[[ SOURCE MATERIAL, beginning ]]
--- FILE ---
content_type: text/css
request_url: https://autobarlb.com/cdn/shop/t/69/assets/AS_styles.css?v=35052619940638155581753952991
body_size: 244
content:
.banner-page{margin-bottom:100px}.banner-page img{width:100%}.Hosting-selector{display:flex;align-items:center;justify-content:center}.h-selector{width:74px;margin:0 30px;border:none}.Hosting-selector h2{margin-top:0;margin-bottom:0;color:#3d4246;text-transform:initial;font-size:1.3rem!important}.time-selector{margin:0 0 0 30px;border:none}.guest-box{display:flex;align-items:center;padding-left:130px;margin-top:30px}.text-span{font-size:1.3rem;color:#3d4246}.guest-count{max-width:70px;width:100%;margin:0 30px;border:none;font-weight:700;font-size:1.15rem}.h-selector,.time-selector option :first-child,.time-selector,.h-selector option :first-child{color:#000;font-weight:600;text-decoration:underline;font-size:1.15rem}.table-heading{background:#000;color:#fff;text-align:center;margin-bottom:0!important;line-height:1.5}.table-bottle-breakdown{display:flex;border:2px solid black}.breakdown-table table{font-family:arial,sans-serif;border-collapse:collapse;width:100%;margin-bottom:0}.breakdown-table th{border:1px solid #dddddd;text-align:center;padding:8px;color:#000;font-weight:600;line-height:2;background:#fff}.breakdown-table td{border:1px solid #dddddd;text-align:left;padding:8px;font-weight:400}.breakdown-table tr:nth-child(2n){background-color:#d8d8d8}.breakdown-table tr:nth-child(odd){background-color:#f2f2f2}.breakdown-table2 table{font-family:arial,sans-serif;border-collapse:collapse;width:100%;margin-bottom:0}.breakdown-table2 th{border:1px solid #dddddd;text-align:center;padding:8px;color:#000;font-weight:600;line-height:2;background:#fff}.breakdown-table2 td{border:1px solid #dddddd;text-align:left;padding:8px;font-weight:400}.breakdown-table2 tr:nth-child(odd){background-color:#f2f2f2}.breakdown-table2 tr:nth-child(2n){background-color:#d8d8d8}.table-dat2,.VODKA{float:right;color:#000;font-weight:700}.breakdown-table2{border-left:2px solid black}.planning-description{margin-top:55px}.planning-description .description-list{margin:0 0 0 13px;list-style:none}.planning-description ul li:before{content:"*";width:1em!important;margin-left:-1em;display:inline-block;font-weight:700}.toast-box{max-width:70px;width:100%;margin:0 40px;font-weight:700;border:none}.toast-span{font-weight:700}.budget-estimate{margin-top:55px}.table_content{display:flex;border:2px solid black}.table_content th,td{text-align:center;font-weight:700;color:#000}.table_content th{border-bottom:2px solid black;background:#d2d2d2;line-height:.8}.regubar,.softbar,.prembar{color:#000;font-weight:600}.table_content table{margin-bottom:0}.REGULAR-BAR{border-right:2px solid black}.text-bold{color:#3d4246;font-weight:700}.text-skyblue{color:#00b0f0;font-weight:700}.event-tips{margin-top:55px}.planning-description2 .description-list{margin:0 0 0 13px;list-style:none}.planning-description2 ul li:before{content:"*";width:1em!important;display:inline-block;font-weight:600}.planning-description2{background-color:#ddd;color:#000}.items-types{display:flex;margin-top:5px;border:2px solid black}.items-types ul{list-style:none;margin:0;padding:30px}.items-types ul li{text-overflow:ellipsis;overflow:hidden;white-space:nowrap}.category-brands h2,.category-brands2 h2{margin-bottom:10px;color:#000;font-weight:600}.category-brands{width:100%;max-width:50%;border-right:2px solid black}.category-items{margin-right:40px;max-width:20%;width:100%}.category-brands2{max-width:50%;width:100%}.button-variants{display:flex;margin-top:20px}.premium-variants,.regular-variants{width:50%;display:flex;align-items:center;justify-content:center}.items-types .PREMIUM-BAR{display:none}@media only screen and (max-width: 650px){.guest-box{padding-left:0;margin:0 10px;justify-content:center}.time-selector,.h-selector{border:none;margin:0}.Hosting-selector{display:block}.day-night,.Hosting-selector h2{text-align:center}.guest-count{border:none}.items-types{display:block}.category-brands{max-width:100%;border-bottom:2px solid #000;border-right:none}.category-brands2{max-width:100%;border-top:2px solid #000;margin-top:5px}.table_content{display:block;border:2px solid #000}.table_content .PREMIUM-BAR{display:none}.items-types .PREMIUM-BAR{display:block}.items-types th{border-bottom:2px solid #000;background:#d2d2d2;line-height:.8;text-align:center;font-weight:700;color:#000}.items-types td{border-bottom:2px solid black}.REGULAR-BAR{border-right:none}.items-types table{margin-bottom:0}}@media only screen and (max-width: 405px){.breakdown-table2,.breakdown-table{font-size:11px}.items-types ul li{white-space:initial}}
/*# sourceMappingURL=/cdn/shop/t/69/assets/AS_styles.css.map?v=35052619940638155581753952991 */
[[ SOURCE MATERIAL, end ]]
Every entry must appear again in the answer, exactly as written.

--- FILE ---
content_type: text/css
request_url: https://autobarlb.com/cdn/shop/t/69/assets/AS_styles.css?v=35052619940638155581753952991
body_size: 244
content:
.banner-page{margin-bottom:100px}.banner-page img{width:100%}.Hosting-selector{display:flex;align-items:center;justify-content:center}.h-selector{width:74px;margin:0 30px;border:none}.Hosting-selector h2{margin-top:0;margin-bottom:0;color:#3d4246;text-transform:initial;font-size:1.3rem!important}.time-selector{margin:0 0 0 30px;border:none}.guest-box{display:flex;align-items:center;padding-left:130px;margin-top:30px}.text-span{font-size:1.3rem;color:#3d4246}.guest-count{max-width:70px;width:100%;margin:0 30px;border:none;font-weight:700;font-size:1.15rem}.h-selector,.time-selector option :first-child,.time-selector,.h-selector option :first-child{color:#000;font-weight:600;text-decoration:underline;font-size:1.15rem}.table-heading{background:#000;color:#fff;text-align:center;margin-bottom:0!important;line-height:1.5}.table-bottle-breakdown{display:flex;border:2px solid black}.breakdown-table table{font-family:arial,sans-serif;border-collapse:collapse;width:100%;margin-bottom:0}.breakdown-table th{border:1px solid #dddddd;text-align:center;padding:8px;color:#000;font-weight:600;line-height:2;background:#fff}.breakdown-table td{border:1px solid #dddddd;text-align:left;padding:8px;font-weight:400}.breakdown-table tr:nth-child(2n){background-color:#d8d8d8}.breakdown-table tr:nth-child(odd){background-color:#f2f2f2}.breakdown-table2 table{font-family:arial,sans-serif;border-collapse:collapse;width:100%;margin-bottom:0}.breakdown-table2 th{border:1px solid #dddddd;text-align:center;padding:8px;color:#000;font-weight:600;line-height:2;background:#fff}.breakdown-table2 td{border:1px solid #dddddd;text-align:left;padding:8px;font-weight:400}.breakdown-table2 tr:nth-child(odd){background-color:#f2f2f2}.breakdown-table2 tr:nth-child(2n){background-color:#d8d8d8}.table-dat2,.VODKA{float:right;color:#000;font-weight:700}.breakdown-table2{border-left:2px solid black}.planning-description{margin-top:55px}.planning-description .description-list{margin:0 0 0 13px;list-style:none}.planning-description ul li:before{content:"*";width:1em!important;margin-left:-1em;display:inline-block;font-weight:700}.toast-box{max-width:70px;width:100%;margin:0 40px;font-weight:700;border:none}.toast-span{font-weight:700}.budget-estimate{margin-top:55px}.table_content{display:flex;border:2px solid black}.table_content th,td{text-align:center;font-weight:700;color:#000}.table_content th{border-bottom:2px solid black;background:#d2d2d2;line-height:.8}.regubar,.softbar,.prembar{color:#000;font-weight:600}.table_content table{margin-bottom:0}.REGULAR-BAR{border-right:2px solid black}.text-bold{color:#3d4246;font-weight:700}.text-skyblue{color:#00b0f0;font-weight:700}.event-tips{margin-top:55px}.planning-description2 .description-list{margin:0 0 0 13px;list-style:none}.planning-description2 ul li:before{content:"*";width:1em!important;display:inline-block;font-weight:600}.planning-description2{background-color:#ddd;color:#000}.items-types{display:flex;margin-top:5px;border:2px solid black}.items-types ul{list-style:none;margin:0;padding:30px}.items-types ul li{text-overflow:ellipsis;overflow:hidden;white-space:nowrap}.category-brands h2,.category-brands2 h2{margin-bottom:10px;color:#000;font-weight:600}.category-brands{width:100%;max-width:50%;border-right:2px solid black}.category-items{margin-right:40px;max-width:20%;width:100%}.category-brands2{max-width:50%;width:100%}.button-variants{display:flex;margin-top:20px}.premium-variants,.regular-variants{width:50%;display:flex;align-items:center;justify-content:center}.items-types .PREMIUM-BAR{display:none}@media only screen and (max-width: 650px){.guest-box{padding-left:0;margin:0 10px;justify-content:center}.time-selector,.h-selector{border:none;margin:0}.Hosting-selector{display:block}.day-night,.Hosting-selector h2{text-align:center}.guest-count{border:none}.items-types{display:block}.category-brands{max-width:100%;border-bottom:2px solid #000;border-right:none}.category-brands2{max-width:100%;border-top:2px solid #000;margin-top:5px}.table_content{display:block;border:2px solid #000}.table_content .PREMIUM-BAR{display:none}.items-types .PREMIUM-BAR{display:block}.items-types th{border-bottom:2px solid #000;background:#d2d2d2;line-height:.8;text-align:center;font-weight:700;color:#000}.items-types td{border-bottom:2px solid black}.REGULAR-BAR{border-right:none}.items-types table{margin-bottom:0}}@media only screen and (max-width: 405px){.breakdown-table2,.breakdown-table{font-size:11px}.items-types ul li{white-space:initial}}
/*# sourceMappingURL=/cdn/shop/t/69/assets/AS_styles.css.map?v=35052619940638155581753952991 */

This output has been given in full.